ОТРЫВОК:
━━━━━━━━

Евреи в России: XIX век - Генрих Борисович Слиозберг
Товарищей по гимназии со мной поступило на юридический факультет в Петербурге немного, и я с ними встречался мало. Один из них был племянник известного генерала Левицкого, бывшего начальника штаба в турецкую кампанию при главнокомандующем Николае Николаевиче Старшем. Он жил с матерью у своего дяди. Это был единственный дом, где я встречался с товарищем по гимназии. Меня очень тепло принимали, а генерал Левицкий давал мне кой-какую работу — переписку докладов и военных проектов, оплачивая ее по 30 копеек за лист.
К.В. Левицкий пользовался большим авторитетом в военных сферах и сохранил со времени турецкой войны свою близость к великому князю. Не любя делиться своими воспоминаниями, касающимися событий войны, он, однако, когда один раз зашел разговор о евреях, рассказал, как развивался в официальных кругах во время войны антисемитизм. В сферах, близких к главнокомандующему, то есть к Николаю Николаевичу, в течение турецкой войны неудачи русской армии объясняли крайней неисправностью интендантской части — военных поставщиков и подрядчиков. Таковыми были почти исключительно евреи, начиная с главных подрядчиков — Компании Горовиц, Грегер и Каган, впоследствии попавших даже под суд[176]. Убеждение в недобросовестности евреев-подрядчиков было настолько укоренившимся, что верили всяким заявлениям о неисправности того или другого поставщика без какой-либо проверки; всякие злоупотребления со стороны интендантства и других агентов по снабжению армии прикрывались ссылкою на виновность евреев. Последствием этого было быстро растущее раздражение против евреев вообще, и это замечалось особенно в штабе той армии, которою командовал наследник цесаревич, глубоко проникшийся антисемитским духом. Враждебно настроенный против евреев Александр III с этим настроением вступил на престол.

━━━━━━━━

(Записи с пространственными вопросами)
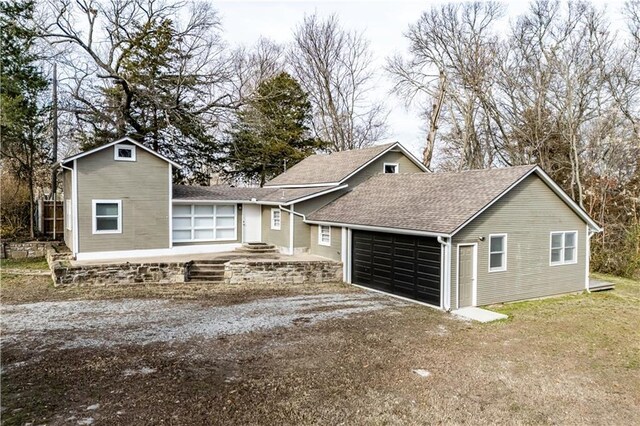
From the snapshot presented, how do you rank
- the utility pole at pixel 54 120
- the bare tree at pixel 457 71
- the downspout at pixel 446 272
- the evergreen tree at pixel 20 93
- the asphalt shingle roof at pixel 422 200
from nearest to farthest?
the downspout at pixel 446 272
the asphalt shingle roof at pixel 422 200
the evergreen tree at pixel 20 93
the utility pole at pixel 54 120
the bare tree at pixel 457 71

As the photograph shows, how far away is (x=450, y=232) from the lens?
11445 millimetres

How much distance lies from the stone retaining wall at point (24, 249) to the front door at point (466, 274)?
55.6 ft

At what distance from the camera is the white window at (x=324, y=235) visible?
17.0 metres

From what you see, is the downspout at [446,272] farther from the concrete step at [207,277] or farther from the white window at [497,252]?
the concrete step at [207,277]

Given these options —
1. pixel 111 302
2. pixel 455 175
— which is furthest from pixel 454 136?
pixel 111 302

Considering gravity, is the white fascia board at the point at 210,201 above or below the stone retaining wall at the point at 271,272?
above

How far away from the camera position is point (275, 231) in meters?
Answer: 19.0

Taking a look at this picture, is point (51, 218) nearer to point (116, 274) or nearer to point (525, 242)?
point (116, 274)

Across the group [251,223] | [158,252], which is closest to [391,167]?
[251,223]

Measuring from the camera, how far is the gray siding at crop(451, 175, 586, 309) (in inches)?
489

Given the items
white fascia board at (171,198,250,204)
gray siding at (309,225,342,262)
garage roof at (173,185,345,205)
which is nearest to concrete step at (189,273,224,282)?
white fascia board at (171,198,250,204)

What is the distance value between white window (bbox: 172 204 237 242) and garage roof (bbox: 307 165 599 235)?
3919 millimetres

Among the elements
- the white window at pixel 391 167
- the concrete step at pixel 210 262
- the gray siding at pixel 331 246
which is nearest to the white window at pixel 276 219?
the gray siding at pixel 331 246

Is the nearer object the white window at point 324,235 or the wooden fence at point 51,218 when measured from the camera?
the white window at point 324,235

━━━━━━━━

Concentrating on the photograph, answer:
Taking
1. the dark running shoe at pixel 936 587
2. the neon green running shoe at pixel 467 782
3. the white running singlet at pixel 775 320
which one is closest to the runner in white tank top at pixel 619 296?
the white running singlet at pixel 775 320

━━━━━━━━

ЧТО ТРЕБУЕТСЯ:
Сколько, согласно отрывку, генерал Левицкий платил за переписку докладов и военных проектов?

РЕЗУЛЬТАТ:
По 30 копеек за лист.